The functional deterioration of the gastric mucosa caused by stress causes gastric ulcers. In addition, people who have atrophic gastritis may experience intense nausea and loss of appetite. They may have dark hematemesis or black stool mixed with blood as the symptoms progress. Perforation may cause the stomach’s contents to ooze out into the abdominal cavity, causing peritonitis.

Hence, it is necessary to protect the gastric mucosa daily. As you know, fucoidan has various physiological activities and is a functional food ingredient. In this blog, I would like to inform you about the gastric protective effect of fucoidan and based on the research content by Yue Hu et al.,” Gastric protective activities of fucoidan from brown alga Kjellmaniella crassifolia through the NF-kB signaling pathway.” They investigated the gastric mucosal protective effect and its mechanism of action in rats of aspirin-induced gastric ulcer model of fucoidan extracted from Kjeilmaniella crassifolia.

The study showed the gastric mucosal protective effect and its mechanism of action in rats of aspirin-induced gastric ulcer model of fucoidan extracted from Kjeilmaniella crassifolia.

First, fucoidan used in the test was extracted and purified from Gagomekonbu, collected from Lvshunkou, Dalian, China. They divided the 72 rats into six groups of 12 rats each. The control group is used saline only, and the negative control group is used saline and aspirin. The positive group is used the gastric ulcer therapeutic agent omeprazole and aspirin. And in the KF-L group, KF-M group, and KF-H group, and aspirin were orally administrated each100 mg / kg / day, 300 mg / kg / day, 500 mg / kg / day intragastrically.

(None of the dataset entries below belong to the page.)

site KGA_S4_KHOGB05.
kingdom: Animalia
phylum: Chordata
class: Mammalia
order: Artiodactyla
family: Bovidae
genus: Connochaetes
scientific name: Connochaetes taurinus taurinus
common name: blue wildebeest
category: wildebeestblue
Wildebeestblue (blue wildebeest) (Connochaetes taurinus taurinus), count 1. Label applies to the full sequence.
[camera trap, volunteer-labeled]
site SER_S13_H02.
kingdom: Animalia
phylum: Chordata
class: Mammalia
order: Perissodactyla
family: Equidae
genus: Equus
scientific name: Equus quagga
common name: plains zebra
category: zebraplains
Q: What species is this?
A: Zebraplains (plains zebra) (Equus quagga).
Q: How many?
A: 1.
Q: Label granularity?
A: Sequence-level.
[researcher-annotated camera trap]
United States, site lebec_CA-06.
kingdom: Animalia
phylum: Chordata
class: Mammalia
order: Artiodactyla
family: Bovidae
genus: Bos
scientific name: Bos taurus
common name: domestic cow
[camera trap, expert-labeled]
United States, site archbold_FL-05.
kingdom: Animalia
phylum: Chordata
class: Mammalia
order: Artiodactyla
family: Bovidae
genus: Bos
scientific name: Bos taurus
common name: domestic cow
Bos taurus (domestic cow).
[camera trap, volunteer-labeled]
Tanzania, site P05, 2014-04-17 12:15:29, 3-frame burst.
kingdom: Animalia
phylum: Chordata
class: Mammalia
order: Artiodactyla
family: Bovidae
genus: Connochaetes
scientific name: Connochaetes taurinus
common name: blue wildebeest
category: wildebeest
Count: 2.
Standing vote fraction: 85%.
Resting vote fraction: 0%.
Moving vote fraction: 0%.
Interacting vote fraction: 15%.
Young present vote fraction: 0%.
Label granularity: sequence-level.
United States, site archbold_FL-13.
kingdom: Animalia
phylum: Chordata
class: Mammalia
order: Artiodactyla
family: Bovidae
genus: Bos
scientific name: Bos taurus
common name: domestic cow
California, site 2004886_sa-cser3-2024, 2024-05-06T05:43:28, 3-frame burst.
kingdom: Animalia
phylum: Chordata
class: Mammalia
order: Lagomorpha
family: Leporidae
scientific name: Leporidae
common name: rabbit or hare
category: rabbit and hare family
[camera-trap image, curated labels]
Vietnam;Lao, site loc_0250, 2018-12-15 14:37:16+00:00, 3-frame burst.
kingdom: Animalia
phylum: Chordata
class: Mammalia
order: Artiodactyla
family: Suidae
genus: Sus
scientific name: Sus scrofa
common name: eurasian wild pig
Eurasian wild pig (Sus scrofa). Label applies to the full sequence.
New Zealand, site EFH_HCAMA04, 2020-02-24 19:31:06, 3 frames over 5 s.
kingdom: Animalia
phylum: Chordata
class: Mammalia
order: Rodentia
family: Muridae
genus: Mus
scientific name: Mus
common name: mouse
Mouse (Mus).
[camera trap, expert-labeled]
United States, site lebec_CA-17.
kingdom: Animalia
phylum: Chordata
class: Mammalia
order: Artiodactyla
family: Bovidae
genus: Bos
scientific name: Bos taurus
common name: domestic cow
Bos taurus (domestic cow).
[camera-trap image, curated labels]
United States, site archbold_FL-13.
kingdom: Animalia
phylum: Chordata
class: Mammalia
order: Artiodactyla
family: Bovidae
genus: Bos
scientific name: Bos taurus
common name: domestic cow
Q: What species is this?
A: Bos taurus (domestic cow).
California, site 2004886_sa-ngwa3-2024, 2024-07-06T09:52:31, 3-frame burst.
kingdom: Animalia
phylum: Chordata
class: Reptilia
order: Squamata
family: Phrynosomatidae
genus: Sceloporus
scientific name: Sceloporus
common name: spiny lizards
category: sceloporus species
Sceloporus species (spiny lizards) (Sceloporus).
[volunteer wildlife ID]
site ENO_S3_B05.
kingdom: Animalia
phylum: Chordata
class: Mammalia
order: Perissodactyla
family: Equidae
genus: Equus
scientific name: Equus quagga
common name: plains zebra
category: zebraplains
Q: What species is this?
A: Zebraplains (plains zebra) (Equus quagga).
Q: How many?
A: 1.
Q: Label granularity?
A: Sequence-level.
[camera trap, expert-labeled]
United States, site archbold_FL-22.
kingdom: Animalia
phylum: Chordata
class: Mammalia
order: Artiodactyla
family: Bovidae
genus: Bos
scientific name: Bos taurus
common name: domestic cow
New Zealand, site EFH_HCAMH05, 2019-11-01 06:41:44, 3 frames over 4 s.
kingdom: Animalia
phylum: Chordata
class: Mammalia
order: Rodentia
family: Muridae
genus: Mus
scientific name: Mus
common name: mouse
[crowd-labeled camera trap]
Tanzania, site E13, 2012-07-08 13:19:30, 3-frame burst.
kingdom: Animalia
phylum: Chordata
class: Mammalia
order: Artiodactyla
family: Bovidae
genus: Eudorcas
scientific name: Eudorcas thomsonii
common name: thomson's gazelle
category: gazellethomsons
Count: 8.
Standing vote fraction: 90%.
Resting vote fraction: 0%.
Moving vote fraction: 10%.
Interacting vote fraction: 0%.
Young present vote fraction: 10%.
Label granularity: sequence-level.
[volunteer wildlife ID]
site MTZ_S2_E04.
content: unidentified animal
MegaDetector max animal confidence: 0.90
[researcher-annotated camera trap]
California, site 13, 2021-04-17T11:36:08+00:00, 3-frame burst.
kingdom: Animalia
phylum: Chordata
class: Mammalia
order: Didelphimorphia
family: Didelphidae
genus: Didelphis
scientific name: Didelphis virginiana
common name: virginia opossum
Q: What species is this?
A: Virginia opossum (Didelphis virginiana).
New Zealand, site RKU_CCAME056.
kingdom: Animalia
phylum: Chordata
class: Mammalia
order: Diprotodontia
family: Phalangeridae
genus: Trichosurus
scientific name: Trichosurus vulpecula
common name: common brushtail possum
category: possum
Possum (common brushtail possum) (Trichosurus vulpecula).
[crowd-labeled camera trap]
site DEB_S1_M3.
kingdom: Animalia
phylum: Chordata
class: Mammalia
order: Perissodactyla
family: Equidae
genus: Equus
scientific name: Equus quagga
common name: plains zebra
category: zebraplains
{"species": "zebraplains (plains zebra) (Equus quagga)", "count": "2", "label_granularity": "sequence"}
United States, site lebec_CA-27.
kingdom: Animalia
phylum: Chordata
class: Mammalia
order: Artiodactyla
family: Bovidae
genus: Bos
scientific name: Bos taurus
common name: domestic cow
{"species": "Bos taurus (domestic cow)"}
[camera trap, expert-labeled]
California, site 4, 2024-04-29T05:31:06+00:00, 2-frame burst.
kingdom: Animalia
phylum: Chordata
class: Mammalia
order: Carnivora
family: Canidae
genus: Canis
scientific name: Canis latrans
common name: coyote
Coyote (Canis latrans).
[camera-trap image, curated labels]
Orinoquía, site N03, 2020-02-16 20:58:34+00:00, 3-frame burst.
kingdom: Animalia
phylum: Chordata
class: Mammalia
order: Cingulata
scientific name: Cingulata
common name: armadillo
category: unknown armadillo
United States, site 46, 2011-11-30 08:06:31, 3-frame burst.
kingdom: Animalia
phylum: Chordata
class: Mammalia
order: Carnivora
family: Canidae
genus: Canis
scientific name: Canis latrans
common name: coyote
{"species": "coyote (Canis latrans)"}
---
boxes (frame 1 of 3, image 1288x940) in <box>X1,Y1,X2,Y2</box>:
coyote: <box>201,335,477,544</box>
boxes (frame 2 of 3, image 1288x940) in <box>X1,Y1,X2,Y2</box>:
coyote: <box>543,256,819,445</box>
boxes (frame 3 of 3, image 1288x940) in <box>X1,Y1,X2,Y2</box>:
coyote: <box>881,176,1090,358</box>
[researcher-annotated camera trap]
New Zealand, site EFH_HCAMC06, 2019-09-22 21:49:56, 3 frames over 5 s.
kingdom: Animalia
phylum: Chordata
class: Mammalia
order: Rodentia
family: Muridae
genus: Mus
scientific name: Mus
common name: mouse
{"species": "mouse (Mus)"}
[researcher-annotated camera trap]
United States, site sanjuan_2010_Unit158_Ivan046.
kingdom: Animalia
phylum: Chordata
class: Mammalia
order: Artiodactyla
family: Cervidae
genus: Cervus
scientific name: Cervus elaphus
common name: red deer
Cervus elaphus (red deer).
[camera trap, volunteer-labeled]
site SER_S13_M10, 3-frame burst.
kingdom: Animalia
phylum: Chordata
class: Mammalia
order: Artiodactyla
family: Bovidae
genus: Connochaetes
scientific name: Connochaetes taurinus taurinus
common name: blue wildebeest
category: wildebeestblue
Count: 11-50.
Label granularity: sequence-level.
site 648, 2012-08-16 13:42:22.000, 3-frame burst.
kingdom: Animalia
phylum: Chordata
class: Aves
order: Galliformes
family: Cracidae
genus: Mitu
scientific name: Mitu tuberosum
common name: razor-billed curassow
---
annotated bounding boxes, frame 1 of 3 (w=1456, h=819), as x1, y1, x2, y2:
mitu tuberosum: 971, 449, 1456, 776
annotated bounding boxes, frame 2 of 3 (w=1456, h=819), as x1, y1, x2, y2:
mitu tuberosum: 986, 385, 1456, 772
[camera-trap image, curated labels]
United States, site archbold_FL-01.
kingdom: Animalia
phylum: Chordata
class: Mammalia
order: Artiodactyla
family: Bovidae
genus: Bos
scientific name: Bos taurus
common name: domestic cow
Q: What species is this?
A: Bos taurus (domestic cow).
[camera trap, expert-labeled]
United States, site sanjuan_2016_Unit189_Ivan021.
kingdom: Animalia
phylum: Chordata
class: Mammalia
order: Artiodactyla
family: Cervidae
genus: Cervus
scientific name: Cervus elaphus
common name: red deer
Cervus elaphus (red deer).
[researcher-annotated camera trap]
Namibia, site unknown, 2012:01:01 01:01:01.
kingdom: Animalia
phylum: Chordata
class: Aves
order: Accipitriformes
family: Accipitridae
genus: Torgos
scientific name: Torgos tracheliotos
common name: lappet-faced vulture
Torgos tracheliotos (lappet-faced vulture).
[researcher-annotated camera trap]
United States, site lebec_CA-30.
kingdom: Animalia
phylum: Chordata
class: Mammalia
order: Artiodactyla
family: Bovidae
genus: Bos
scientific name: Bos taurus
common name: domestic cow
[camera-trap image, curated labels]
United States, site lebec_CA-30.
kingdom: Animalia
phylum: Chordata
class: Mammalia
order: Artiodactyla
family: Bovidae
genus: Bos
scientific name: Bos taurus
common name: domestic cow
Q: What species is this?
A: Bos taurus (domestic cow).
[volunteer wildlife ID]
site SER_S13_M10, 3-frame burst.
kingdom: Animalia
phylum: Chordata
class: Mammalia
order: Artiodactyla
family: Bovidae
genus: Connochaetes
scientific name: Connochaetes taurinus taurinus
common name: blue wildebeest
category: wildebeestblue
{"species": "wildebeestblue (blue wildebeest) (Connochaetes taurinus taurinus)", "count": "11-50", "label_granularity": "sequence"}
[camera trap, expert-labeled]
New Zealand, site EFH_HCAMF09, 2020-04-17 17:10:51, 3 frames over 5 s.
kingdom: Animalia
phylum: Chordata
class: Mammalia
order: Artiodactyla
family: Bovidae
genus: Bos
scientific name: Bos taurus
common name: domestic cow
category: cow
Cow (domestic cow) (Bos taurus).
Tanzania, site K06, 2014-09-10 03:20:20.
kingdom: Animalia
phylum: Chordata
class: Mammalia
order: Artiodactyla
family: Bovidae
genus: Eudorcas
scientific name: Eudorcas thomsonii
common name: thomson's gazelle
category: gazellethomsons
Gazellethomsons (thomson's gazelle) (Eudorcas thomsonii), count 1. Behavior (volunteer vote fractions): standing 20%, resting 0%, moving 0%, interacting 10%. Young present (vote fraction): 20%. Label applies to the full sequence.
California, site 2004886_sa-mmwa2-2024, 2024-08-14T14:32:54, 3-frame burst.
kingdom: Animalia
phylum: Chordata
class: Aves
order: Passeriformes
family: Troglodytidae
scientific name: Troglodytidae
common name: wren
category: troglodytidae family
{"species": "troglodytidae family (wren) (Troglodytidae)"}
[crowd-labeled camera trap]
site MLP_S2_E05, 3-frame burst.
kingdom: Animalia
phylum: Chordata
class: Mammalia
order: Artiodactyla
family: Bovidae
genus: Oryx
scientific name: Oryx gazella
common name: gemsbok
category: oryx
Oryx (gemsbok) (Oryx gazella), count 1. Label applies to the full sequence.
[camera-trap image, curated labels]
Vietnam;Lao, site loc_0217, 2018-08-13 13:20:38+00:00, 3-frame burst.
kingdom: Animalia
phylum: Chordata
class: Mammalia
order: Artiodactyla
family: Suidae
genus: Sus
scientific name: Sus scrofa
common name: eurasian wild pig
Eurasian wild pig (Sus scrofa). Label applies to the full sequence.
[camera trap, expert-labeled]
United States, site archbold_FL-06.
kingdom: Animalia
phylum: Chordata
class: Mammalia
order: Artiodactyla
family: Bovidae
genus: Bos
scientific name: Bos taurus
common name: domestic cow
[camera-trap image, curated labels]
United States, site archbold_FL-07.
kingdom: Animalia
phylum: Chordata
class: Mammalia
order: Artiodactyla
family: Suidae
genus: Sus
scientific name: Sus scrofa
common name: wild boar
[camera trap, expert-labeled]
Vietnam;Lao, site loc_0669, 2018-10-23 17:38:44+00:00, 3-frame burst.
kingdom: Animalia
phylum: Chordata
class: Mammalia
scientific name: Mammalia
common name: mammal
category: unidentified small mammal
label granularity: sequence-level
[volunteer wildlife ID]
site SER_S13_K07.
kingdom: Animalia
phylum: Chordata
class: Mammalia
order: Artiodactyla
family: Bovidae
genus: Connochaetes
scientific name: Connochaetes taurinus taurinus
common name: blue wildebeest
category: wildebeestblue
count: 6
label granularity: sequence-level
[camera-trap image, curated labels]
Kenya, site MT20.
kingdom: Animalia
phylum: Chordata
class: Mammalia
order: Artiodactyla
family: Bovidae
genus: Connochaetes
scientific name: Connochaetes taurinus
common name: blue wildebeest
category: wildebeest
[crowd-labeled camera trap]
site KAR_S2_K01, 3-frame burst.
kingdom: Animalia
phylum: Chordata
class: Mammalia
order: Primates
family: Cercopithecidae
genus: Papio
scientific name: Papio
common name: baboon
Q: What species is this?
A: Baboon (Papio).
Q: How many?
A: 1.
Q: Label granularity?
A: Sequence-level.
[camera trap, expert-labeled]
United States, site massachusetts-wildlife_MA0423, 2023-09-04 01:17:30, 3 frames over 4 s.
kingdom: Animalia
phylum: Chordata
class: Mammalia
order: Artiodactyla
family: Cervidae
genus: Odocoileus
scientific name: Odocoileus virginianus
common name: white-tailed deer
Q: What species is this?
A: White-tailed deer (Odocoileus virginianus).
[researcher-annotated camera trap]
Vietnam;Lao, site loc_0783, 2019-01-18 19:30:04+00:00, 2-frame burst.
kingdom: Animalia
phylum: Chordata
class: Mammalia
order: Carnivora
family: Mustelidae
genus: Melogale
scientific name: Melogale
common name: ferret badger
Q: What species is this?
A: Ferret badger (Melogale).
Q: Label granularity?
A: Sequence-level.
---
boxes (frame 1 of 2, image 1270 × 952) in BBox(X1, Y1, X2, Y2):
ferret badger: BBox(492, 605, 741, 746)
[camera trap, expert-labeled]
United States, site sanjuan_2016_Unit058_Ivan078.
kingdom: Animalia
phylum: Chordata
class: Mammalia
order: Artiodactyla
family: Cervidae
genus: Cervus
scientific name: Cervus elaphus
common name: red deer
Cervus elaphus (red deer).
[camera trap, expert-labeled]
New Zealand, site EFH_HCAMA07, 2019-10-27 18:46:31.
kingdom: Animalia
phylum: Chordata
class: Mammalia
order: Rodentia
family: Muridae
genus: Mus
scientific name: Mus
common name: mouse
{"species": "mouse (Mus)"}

Fucoidan was administered for ten days, and aspirin was administered 4 hours before the analysis to develop gastric ulcers and analysis after fasting. From gastric pH (acidification) caused by aspirin was alleviated in the fucoidan group, confirming the preventive effect of fucoidan on gastric ulcers (Fig. 1). Therefore, when the cytokines related to the inflammatory damage of the stomach, which is the main cause of the gastric ulcer, were analyzed. The blood levels of the inflammatory cytokines TNF-α and IL-6 were significantly reduced in the fucoidan group, while the inflammatory inhibitory cytokine IL-10 was significantly increasing (Fig. 2).

Next, we analyzed the expression level of proteins involved in inflammation suppression and investigated the mechanism of anti-inflammatory action. It is known that activation of the transcription factor NF-kB is crucial when an inflammatory reaction occurs. Analysis revealed that the fucoidan group had increased expression of IkB-α, which is involved in NF-kB inactivation, which reduced the expression of iNOS, an indicator of inflammation, and his COX-2 (Fig. 3). These studies establish that fucoidan protects the stomach from inflammation through inhibiting the NF-kB signaling pathway and effectively against gastric ulcers. Further application of fucoidan’s anti-inflammatory effect is expected in the future.